In the Jan./Feb. 2011 issue of Foreign Policy, former CIA official Paul Pillar takes down the conventional wisdom about the degree to which intelligence -- both good and bad -- can influence presidential decision-making, alter U.S. foreign policy, and prevent surprises. Whatever the limits of the U.S. intelligence community, it continues to face criticism for its perceived shortcomings, most recently for not predicting the Arab Spring and totally missing North Korean leader Kim Jong Il's death.
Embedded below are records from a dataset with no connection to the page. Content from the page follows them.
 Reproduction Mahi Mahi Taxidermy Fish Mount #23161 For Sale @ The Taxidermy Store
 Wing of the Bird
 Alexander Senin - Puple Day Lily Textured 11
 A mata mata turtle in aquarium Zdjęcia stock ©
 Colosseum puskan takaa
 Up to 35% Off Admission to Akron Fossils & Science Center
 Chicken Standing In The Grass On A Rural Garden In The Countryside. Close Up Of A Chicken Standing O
Indeed, while the intelligence community can claim several successes (Pillar, for example, points to the CIA nailing the Six-Day War in 1967), it has also endured a number of humiliating failures. As the ten examples below demonstrate, these intelligence breakdowns have been at the heart of pivotal events that refashioned the Middle East, altered the course of the Cold War, and thrust the United States into World War II, the war on terror, and the war in Iraq.
Pearl Harbor Attack
As dawn broke on Dec. 7, 1941, the Japanese struck the U.S. Pacific Fleet at Pearl Harbor, Hawaii, pushing a once-reluctant America headlong into World War II. The naval base was utterly unprepared for battle, even though the United States had managed to break Japanese diplomatic code in the lead-up to the assault and a military attaché in Java had warned Washington of a planned Japanese attack on Hawaii, the Philippines, and Thailand a week earlier. "Never before have we had so complete an intelligence picture of the enemy," Roberta Wholstetter wrote in Pearl Harbor: Warning and Decision.
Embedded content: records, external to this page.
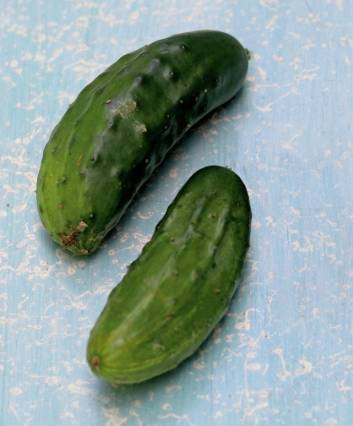 Cool cucumbers: variety guide and growing tips   Stuff co nz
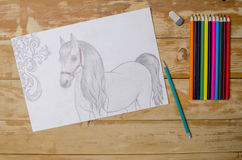 The horse drawn with a pencil Royalty Free Stock Photos
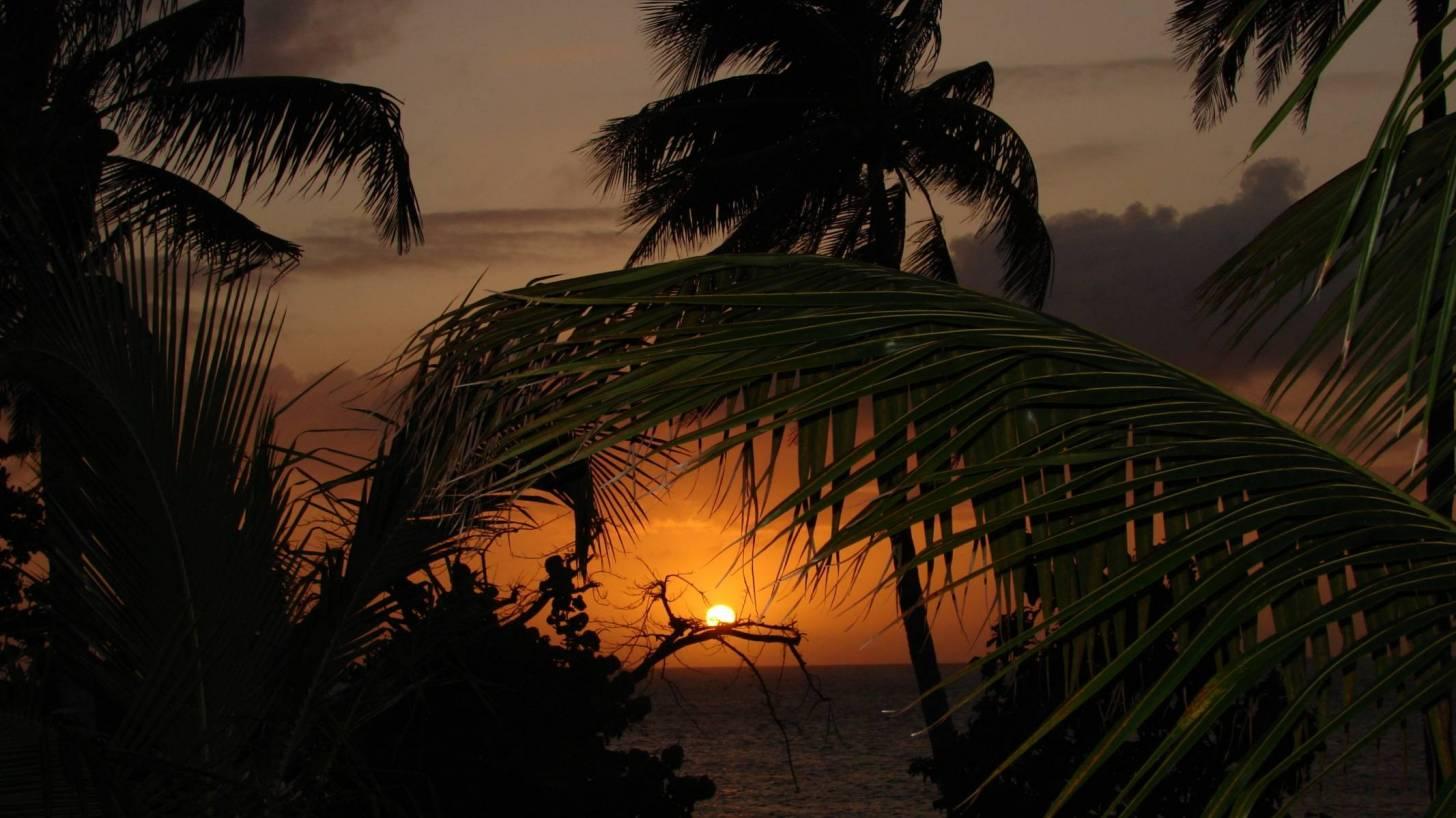 beach scene sun setting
That picture, however, was not seen in full because of inadequate intelligence-sharing among government agencies, faulty U.S. assumptions about Japan's appetite for carrying out such a brazen attack, and rivalries within the U.S. intelligence community. The CIA -- established in 1947 as part of the National Security Act -- later noted that the surprise attack on Pearl Harbor highlighted the need to separate "signals" from "noise" and create a centralized intelligence organization.
Above, the USS Arizona burns during the bombing of Pearl Harbor on Dec. 7, 1941.